## Task prompt
According to the text below about the Timbuktu monuments case, in what year was Timbuktu added to the list of UNESCO world heritage sites?

## Given text
----------
Ahmad al-Faqi al-Mahdi will be the first jihadist to appear before the tribunal in The Hague, and the first person to face a main war crimes charge for an attack on a global historic and cultural monument.

A member of an Islamic court set up by the jihadists to enforce strict sharia law, Faqi is said to have jointly ordered or carried out the destruction of nine mausoleums and Timbuktu’s famous Sidi Yahia mosque dating back to the 15th and 16th centuries.

ICC prosecutors say he was a leader of Ansar Dine, a mainly Tuareg group, which held sway over Mali’s northern desert together with Al-Qaeda in the Islamic Maghreb (AQIM) and a third local group from early 2012 until being routed in a French-led intervention in January 2013.

Faqi will also be the first person to appear at the ICC on charges arising out of the violence which rocked the western African nation of Mali, where stretches of the remote north still remain out of government control.

“The people of Mali deserve justice for the attacks against their cities, their beliefs and their communities,” ICC chief prosecutor Fatou Bensouda said at the time of Faqi’s arrest in Niger and transfer to the ICC in September 2015.

The charges he was facing were for “the most serious crimes,” she said.

They concerned “the destruction of irreplaceable historic monuments” as well as “a callous assault on the dignity and identity of entire populations, and their religious and historical roots.”

Founded between the 11th and 12th centuries by Tuareg tribes, Timbuktu was dubbed “the city of 333 saints” and added to the list of UNESCO world heritage sites in 1988.

Despite having been a centre of Islamic learning during its golden age in the 15th and 16th centuries, it was considered idolatrous by the jihadists.

During the two-day hearing, prosecutors will be seeking to persuade a three-judge panel that they have enough evidence to put Faqi on trial.

Call to broaden charges

Although this is not the first case in which someone has faced charges of destroying buildings, “this is the first time the war crime of attacking religious and historic monuments constitutes the main charge against an individual facing trial at the ICC,” said Jonathan Birchall, a spokesman for the NGO Open Society

A trial will “set a precedent for trying individuals for this crime at a time when attacks on historic and cultural monuments as well as other cultural crimes have gained prevalence and attention in Syria and elsewhere,” he said.

Faqi made his first and so far only public appearance before the court in September, where he said he was aged about 40.

He added that he wished to be addressed in Arabic.

“My name is Ahmad al-Faqi al-Mahdi, I am from the Al-Ansar Touareg tribe,” he said, adding he had been a civil servant in education in the Malian government in 2011.

Despite the significance of the case, some rights groups have called for the charges against him to be broadened notably to include rape and sexual slavery.

“Given his role as in the Islamic police and the ‘manners (anti-vice) squad’ in Timbuktu he should face charges for other international crimes, such as sexual violence,” said the International Federation for Human Rights (FIDH).

UNESCO has meanwhile restored the 14 mausoleums that were destroyed in Timbuktu, which is about 1,000 kilometres (600 miles) from the capital, Bamako.
----------
## Information supplied

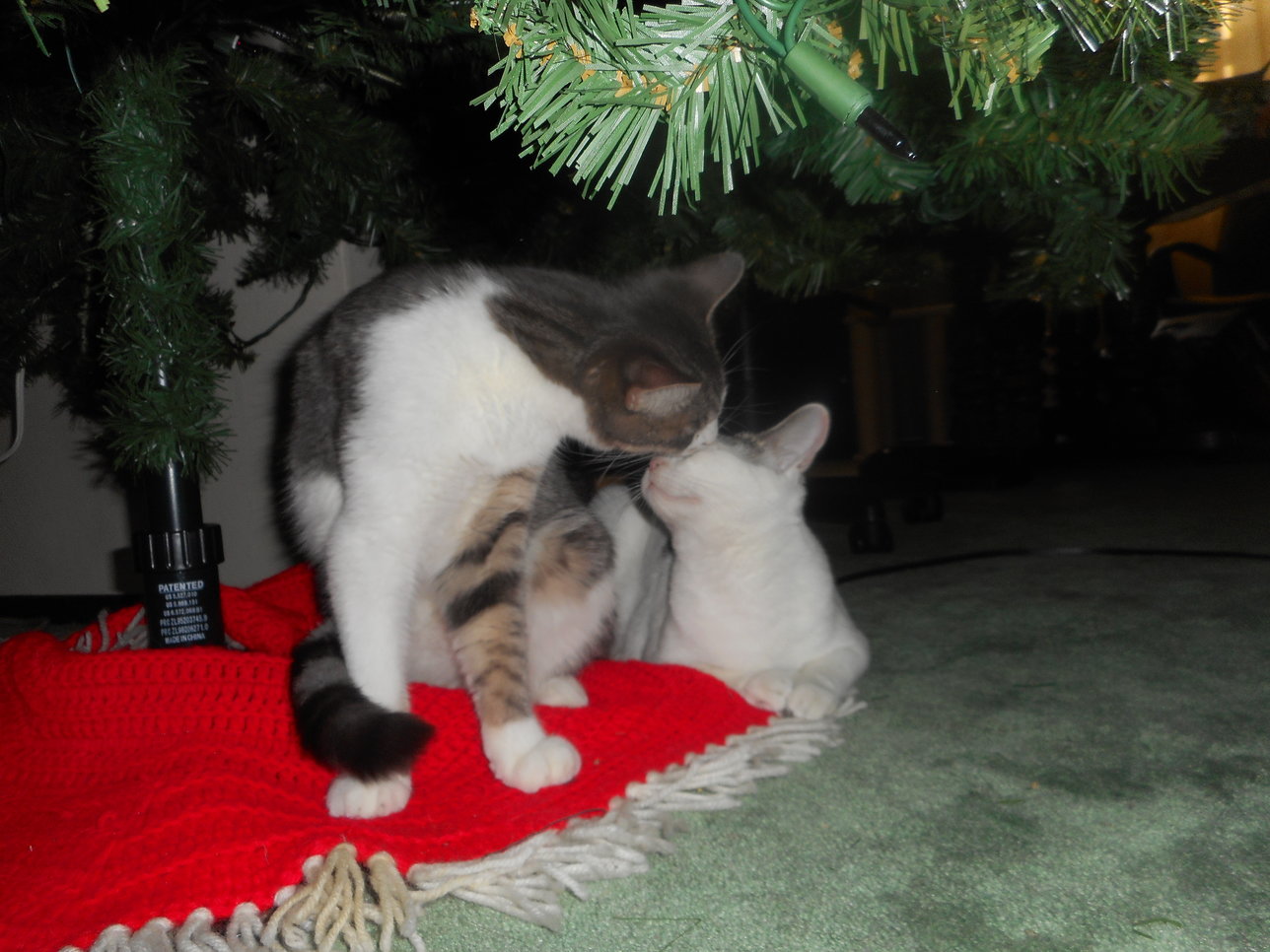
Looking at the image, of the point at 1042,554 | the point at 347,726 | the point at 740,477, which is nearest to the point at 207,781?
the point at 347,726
----------
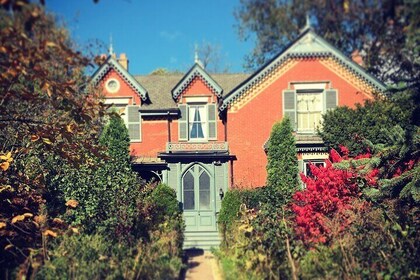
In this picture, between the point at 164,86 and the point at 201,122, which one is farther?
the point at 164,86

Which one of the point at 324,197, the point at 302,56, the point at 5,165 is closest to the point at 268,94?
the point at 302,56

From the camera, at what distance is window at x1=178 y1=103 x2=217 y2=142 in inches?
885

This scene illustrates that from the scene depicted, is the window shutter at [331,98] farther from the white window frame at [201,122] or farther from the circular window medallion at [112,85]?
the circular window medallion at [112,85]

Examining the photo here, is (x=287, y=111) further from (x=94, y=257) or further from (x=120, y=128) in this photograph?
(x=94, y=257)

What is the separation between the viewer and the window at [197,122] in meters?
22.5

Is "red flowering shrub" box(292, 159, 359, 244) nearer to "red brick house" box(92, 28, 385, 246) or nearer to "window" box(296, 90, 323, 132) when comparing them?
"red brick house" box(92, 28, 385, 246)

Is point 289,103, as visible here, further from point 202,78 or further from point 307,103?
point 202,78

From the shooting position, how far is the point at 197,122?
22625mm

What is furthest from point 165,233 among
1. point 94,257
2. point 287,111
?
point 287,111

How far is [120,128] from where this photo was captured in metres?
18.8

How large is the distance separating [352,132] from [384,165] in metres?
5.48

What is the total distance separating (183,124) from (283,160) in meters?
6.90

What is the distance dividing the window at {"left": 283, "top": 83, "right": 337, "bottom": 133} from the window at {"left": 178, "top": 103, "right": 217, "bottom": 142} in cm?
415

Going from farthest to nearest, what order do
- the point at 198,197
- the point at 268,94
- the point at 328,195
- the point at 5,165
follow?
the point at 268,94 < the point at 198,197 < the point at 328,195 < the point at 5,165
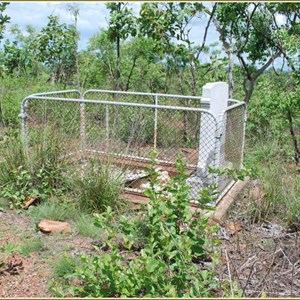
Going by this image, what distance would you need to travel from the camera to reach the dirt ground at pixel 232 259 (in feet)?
----------
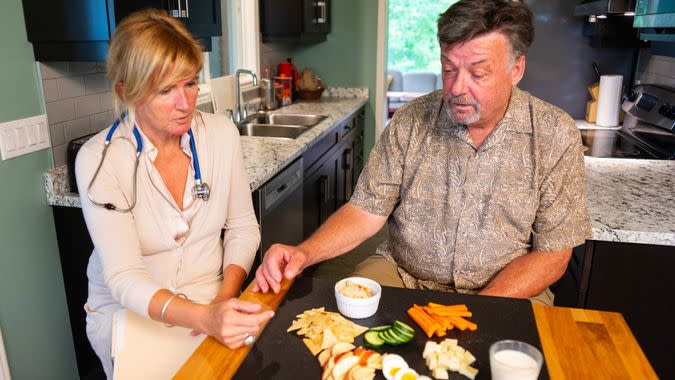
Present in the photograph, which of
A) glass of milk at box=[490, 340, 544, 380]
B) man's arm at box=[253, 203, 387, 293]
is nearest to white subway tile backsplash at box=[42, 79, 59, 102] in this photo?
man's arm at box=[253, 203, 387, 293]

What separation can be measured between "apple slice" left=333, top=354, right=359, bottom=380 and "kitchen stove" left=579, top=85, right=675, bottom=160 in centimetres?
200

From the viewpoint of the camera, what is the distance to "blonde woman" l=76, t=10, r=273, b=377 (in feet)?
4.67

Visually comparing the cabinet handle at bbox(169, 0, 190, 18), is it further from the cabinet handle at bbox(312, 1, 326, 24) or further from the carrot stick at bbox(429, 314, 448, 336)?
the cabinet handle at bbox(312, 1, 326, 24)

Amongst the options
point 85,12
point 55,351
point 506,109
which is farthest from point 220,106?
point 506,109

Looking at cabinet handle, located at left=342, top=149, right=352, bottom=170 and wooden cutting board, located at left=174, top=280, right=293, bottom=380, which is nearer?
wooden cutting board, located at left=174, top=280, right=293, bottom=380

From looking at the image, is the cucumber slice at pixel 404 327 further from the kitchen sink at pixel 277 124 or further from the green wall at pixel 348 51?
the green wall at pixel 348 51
----------
## The reply
1988